Le prétexte des désordres étudiants

À vrai dire, si les désordres estudiantins étaient réels, ils n'excédaient pas, en virulence, ceux des années précédentes et ne justifiaient pas une décision aussi surprenante, puisqu'il faut remonter jusqu'à la guerre civile pour retrouver une situation identique.

Depuis novembre 1968, les universités de Madrid et de Barcelone, en particulier, ont connu une profonde agitation ; le 20 janvier 1969, un étudiant madrilène, Enrique Ruano Casanova, s'est donné la mort en se jetant d'un septième étage pour échapper aux policiers qui venaient l'arrêter.

Manifestations éclairs, drapeaux espagnols brûlés publiquement, réunions « illégales » placées sous le patronage de Che Guevara et de Bakounine : telle est la situation universitaire dans les deux grandes villes quand le gouvernement dénonce le « plan de subversion ».

Trois hommes — trois généraux — se trouvent à l'origine du coup de frein au « phénomène anarchiste et nihiliste » : Alonso Perez Vineta, capitaine général de la région militaire de Barcelone, Carlos Iniesta, gouverneur militaire de Madrid, et Fernando Garcia-Rebull, gouverneur militaire d'Alicante. Se joint à eux le vice-amiral Gonzales-Aller, molesté quelques jours auparavant par les étudiants madrilènes en colère.
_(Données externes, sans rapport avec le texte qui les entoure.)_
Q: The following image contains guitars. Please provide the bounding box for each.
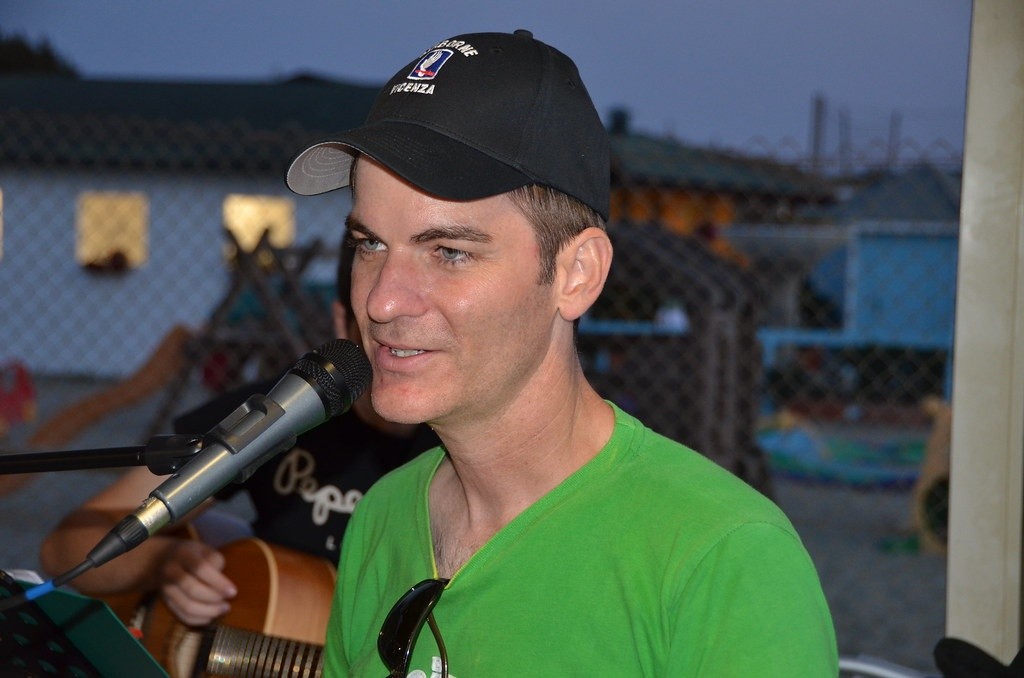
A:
[96,519,339,678]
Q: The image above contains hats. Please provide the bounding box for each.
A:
[283,31,611,223]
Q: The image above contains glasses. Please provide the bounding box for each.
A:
[379,579,448,677]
Ils vont exiger de l'amiral Carero Blanco, vice-président du gouvernement, des mesures d'urgence. La décision du 24 janvier est prise à la suite de leur intervention.

Le premier acte de la succession

Les raisons de la proclamation de l'état d'exception suscitent d'abondants commentaires. L'hypothèse selon laquelle le caudillo, âgé de soixante-seize ans, serait gravement malade, est bien vite abandonnée. Il apparaît, toutefois, que la question de la succession n'est pas absente dans cette affaire. Si le général Franco a avalisé une décision grave, c'est qu'il a probablement voulu juger des différentes tendances, en éprouver les forces, en peser les options, pour trancher éventuellement. Ainsi a-t-on pu assister à la première passe d'armes ouverte de la succession.
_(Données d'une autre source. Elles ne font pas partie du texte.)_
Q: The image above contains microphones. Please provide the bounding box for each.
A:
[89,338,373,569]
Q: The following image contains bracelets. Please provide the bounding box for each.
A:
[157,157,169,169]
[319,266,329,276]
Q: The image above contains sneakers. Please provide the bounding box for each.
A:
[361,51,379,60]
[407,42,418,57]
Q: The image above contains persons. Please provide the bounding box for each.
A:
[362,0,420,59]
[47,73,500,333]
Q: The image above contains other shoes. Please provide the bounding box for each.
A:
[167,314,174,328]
Le droit de désigner un régent

En décembre 1968, l'expulsion du prétendant carliste Charles Hugo de Bourbon-Parme réduit l'éventail des prétendants et l'on peut penser que l'heure de la désignation approche. Or, au début de l'année 1969, en janvier, le prince Juan Carlos va relancer lui-même le débat en déclarant dans une interview : « Je me trouve là où m'ont placé un ensemble de circonstances, les unes d'origine historique, les autres d'origine actuelle... Penser au simple jeu d'un droit serait anachronique et non réaliste. »

Dans ce propos, le prince rejette la conception de la légitimité héréditaire qui aboutit normalement à la désignation de son père, Don Juan, fils d'Alphonse XIII, pour lui préférer la légalité politique. Le père prend fort mal l'opinion du fils et tient à réaffirmer sa position de chef de la dynastie espagnole, dont il possède, précise-t-il, « par mandat héréditaire, la direction supérieure et la responsabilité ».

Spectateurs non concernés par ces querelles, les dignitaires franquistes commencent à s'impatienter. Ils remarquent que, après tout, la loi de succession spécifie que les Cortès, à la mort de Franco, ont le droit de faire le choix d'un successeur parmi les diverses personnes de sang royal, aussi bien que celui de désigner un régent. C'est précisément sur l'éventualité de cette régence que semble s'être engagée la lutte autour de la proclamation de l'état d'exception.